Le président du conseil national des droits de l'Homme (CNDH, officiel), Driss el Yazami, a exhorté lundi le Maroc à abolir la peine de mort, une décision à laquelle s'oppose le gouvernement emmené par les islamistes du parti Justice et développement (PJD).
Si des peines de mort continuent d'être prononcées au Maroc, un moratoire est appliqué de facto depuis 1993, et le royaume est perçu au sein de la communauté internationale et par des ONG comme l'un des pays arabes susceptibles de franchir le pas de l'abolition.
Lors de la présentation d'un rapport devant le Parlement lundi, le président du CNDH, un organisme officiel, a souligné la "nécessité" de "mettre en œuvre (...) l'abolition de la peine de mort".
Selon le résumé de son intervention, il a notamment fait valoir que la mesure figurait parmi "les principales recommandations institutionnelles de l'Instance équité et réconciliation" (IER), instaurée en 2004 afin de se pencher sur les violations des droits de l'Homme lors des décennies précédentes.
Cette prise de position intervient quelques semaines après celle, contraire, exprimée par le ministre de la Justice, Mustapha Ramid, issu du PJD.

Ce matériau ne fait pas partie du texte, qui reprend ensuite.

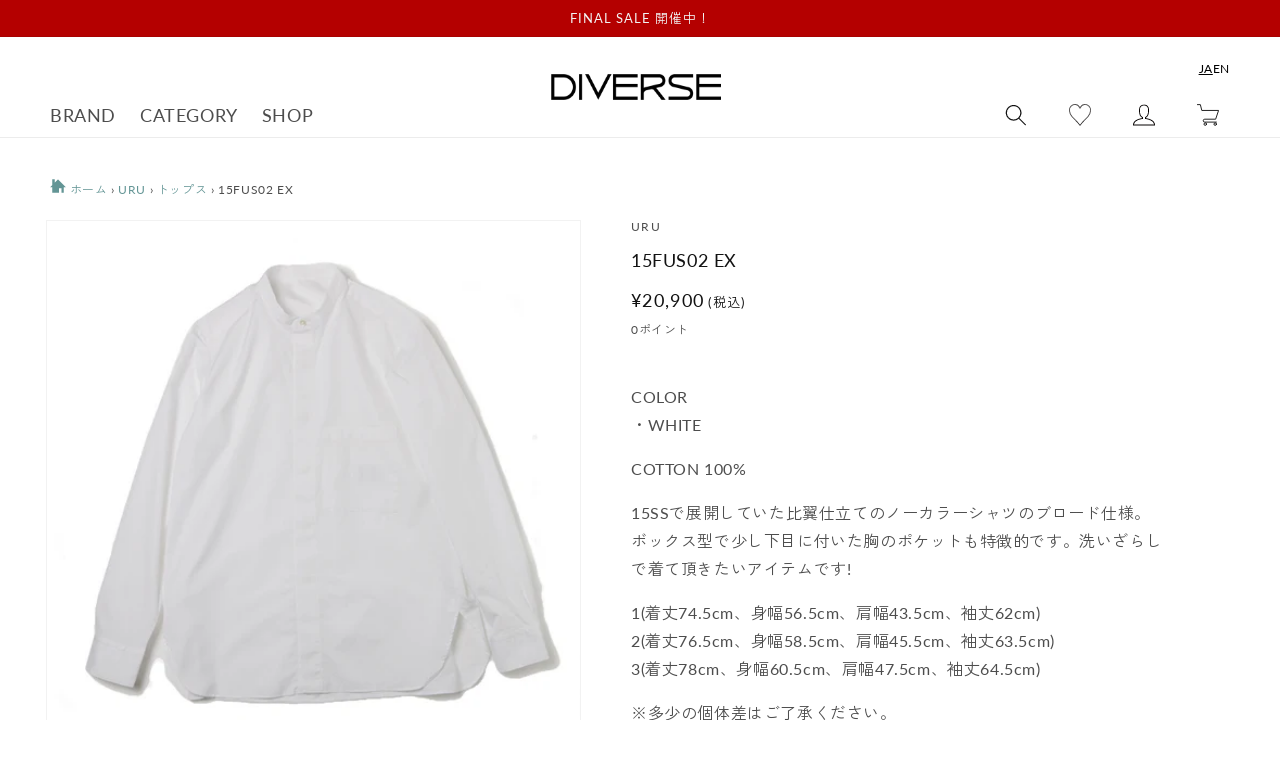

--- FILE ---
content_type: text/css
request_url: https://www.diverse-web.com/cdn/shop/t/2/assets/section-product-recommendations.css?v=57781503279387531881671017910
body_size: -690
content:
.product-recommendations {
  display: block;
}

.product-recommendations__heading {
  margin: 0 0 3rem;
  color: #345a6d;
  font-weight: bold;
}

"J'affirme qu'il n'y a rien dans les lois internationales qui impose l'abolition de la peine de mort", a-t-il déclaré mi-mai devant le Parlement.

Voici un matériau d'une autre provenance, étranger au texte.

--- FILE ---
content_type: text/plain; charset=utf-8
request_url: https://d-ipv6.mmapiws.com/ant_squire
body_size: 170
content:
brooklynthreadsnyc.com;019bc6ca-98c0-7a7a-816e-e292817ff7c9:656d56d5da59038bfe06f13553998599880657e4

"Aux 200 parlementaires qui veulent l'abolir, je vous dis +vous êtes libres de le faire+ mais nous, au gouvernement, nous avons une autre opinion, c'est de réduire le nombre de crimes passibles de la peine de mort", avait-il ajouté.
M. Ramid se référait au "Réseau des parlementaires contre la peine de mort", créé début 2013 et qui compterait quelque 210 membres.
Deux propositions de loi ont été déposées au Parlement, dont une par au moins 39 députés de l'Union socialiste des forces populaires (USFP, opposition). La chambre des Représentants compte 325 députés.
Une nouvelle Constitution, adoptée en 2011, dans le tumulte du Printemps arabe, consacre notamment le "droit à la vie", mais sans prévoir explicitement l'abolition de la peine capitale.
Le président du CNDH a par ailleurs réaffirmé la nécessité de faire "toute la lumière sur les cas en suspens de disparitions forcées, dont celui de Mehdi Ben Barka", opposant enlevé le 29 octobre 1965 à Paris et dont le sort n'a jamais été élucidé.
Driss El Yazami a également évoqué la persistance d'un "usage disproportionné de la force" et "l'arrestation abusive de militants des droits de l'Homme lors de manifestations pacifiques".
La "multiplication inquiétante" des violences contre les femmes ainsi que "la courbe ascendante des mariages des mineures" —qui ont doublé en 10 ans pour atteindre 35.000 cas en 2013— ont aussi figuré parmi les points soulevés.